Dans un article précédent, nous évoquions la réforme du calcul du plafond de l’ISF, qui fait suite au rapport Berger-Lefebvre, et qui intègre désormais l’épargne placée par le biais de contrats d’assurance vie. Le ministère des finances précise que concrètement, « cette disposition vise notamment les produits des contrats « mono-support » en euros et des compartiments en euros des contrats « multi supports » à raison de leur montant effectivement retenu pour l’assiette des prélèvements sociaux. »

Cette nouvelle méthode de calcul du plafonnement de l’ISF, pourtant pointée du doigt comme un détournement du plafonnement de l’imposition (la somme de l’impôt sur le revenu et de l’impôt sur la fortune ne peut excéder 75% des revenus du contribuable) avait été publiée le 14 juin 2013 dans un bulletin officiel du ministère des finances publiques-Impôts, soit, dans le meilleur des cas, 3 jours seulement avant la date limite de dépôt de la déclaration. C’est pourquoi dans de nombreux cas, celle-ci était erronée, la réforme n’étant pas prise en compte par des contribuables en manque d’information et/ou de temps pour réagir.

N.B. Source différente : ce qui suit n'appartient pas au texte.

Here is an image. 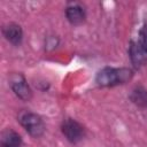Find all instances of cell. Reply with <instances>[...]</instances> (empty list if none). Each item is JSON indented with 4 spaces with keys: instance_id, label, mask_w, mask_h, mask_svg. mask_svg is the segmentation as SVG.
Returning <instances> with one entry per match:
<instances>
[{
    "instance_id": "6da1fadb",
    "label": "cell",
    "mask_w": 147,
    "mask_h": 147,
    "mask_svg": "<svg viewBox=\"0 0 147 147\" xmlns=\"http://www.w3.org/2000/svg\"><path fill=\"white\" fill-rule=\"evenodd\" d=\"M133 76V72L129 68H114L105 67L95 76L96 85L101 87H113L116 85L125 84Z\"/></svg>"
},
{
    "instance_id": "7a4b0ae2",
    "label": "cell",
    "mask_w": 147,
    "mask_h": 147,
    "mask_svg": "<svg viewBox=\"0 0 147 147\" xmlns=\"http://www.w3.org/2000/svg\"><path fill=\"white\" fill-rule=\"evenodd\" d=\"M18 122L25 129V131L33 138H39L45 133V123L42 118L32 111L23 110L18 115Z\"/></svg>"
},
{
    "instance_id": "3957f363",
    "label": "cell",
    "mask_w": 147,
    "mask_h": 147,
    "mask_svg": "<svg viewBox=\"0 0 147 147\" xmlns=\"http://www.w3.org/2000/svg\"><path fill=\"white\" fill-rule=\"evenodd\" d=\"M61 131L64 138L71 144H77L85 137L84 126L74 118H65L62 122Z\"/></svg>"
},
{
    "instance_id": "277c9868",
    "label": "cell",
    "mask_w": 147,
    "mask_h": 147,
    "mask_svg": "<svg viewBox=\"0 0 147 147\" xmlns=\"http://www.w3.org/2000/svg\"><path fill=\"white\" fill-rule=\"evenodd\" d=\"M9 85L14 94L23 101H29L32 98V90L30 88L25 77L22 74H11L9 77Z\"/></svg>"
},
{
    "instance_id": "5b68a950",
    "label": "cell",
    "mask_w": 147,
    "mask_h": 147,
    "mask_svg": "<svg viewBox=\"0 0 147 147\" xmlns=\"http://www.w3.org/2000/svg\"><path fill=\"white\" fill-rule=\"evenodd\" d=\"M65 17L70 24L79 25V24L84 23V21L86 18V13L82 5L71 2L65 7Z\"/></svg>"
},
{
    "instance_id": "8992f818",
    "label": "cell",
    "mask_w": 147,
    "mask_h": 147,
    "mask_svg": "<svg viewBox=\"0 0 147 147\" xmlns=\"http://www.w3.org/2000/svg\"><path fill=\"white\" fill-rule=\"evenodd\" d=\"M2 33L3 37L14 46L21 45L23 40V30L21 25L16 23H8L7 25H5L2 28Z\"/></svg>"
},
{
    "instance_id": "52a82bcc",
    "label": "cell",
    "mask_w": 147,
    "mask_h": 147,
    "mask_svg": "<svg viewBox=\"0 0 147 147\" xmlns=\"http://www.w3.org/2000/svg\"><path fill=\"white\" fill-rule=\"evenodd\" d=\"M1 146L2 147H23L21 136L13 129H6L1 133Z\"/></svg>"
},
{
    "instance_id": "ba28073f",
    "label": "cell",
    "mask_w": 147,
    "mask_h": 147,
    "mask_svg": "<svg viewBox=\"0 0 147 147\" xmlns=\"http://www.w3.org/2000/svg\"><path fill=\"white\" fill-rule=\"evenodd\" d=\"M129 54H130L131 62L133 63L134 67H140L147 60V55L142 52V49L140 48V46H139V44L137 41H131L130 42Z\"/></svg>"
},
{
    "instance_id": "9c48e42d",
    "label": "cell",
    "mask_w": 147,
    "mask_h": 147,
    "mask_svg": "<svg viewBox=\"0 0 147 147\" xmlns=\"http://www.w3.org/2000/svg\"><path fill=\"white\" fill-rule=\"evenodd\" d=\"M129 98L136 106L140 108H147V90L142 86L134 87L131 91Z\"/></svg>"
},
{
    "instance_id": "30bf717a",
    "label": "cell",
    "mask_w": 147,
    "mask_h": 147,
    "mask_svg": "<svg viewBox=\"0 0 147 147\" xmlns=\"http://www.w3.org/2000/svg\"><path fill=\"white\" fill-rule=\"evenodd\" d=\"M140 46V48L142 49V52L147 55V24H145L140 31H139V39L137 41Z\"/></svg>"
}]
</instances>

Un délai supplémentaire accordé pour l’envoi d’une déclaration modificative

Conscients que les contribuables ont pu être en toute bonne foi pris de court par cette réforme, Bercy a décidé d’accorder un délai supplémentaire afin que ces derniers puissent effectuer une déclaration modificative prenant en compte la nouvelle méthode de calcul. La date butoir a été fixée au 15 octobre. Jusqu’à cette date, les contribuables effectuant cette démarche ne seront assujettis à aucun intérêt ni pénalité de retard. Le communiqué de presse précise qu’ « afin de régulariser leur situation au regard du plafonnement de l’ISF, les redevables concernés sont invités à déposer une déclaration rectificative, selon le même support déclaratif que celui qu’ils ont initialement utilisé en fonction du niveau de leur patrimoine : déclaration de revenus complémentaire n° 2042 C ou déclaration d’ISF n° 2725» . Attention tout de même, puisque l’on peut raisonnablement supposer que les contribuables n’ayant pas réagi au-delà de cette date subiront les majorations et pénalités de retard habituelles.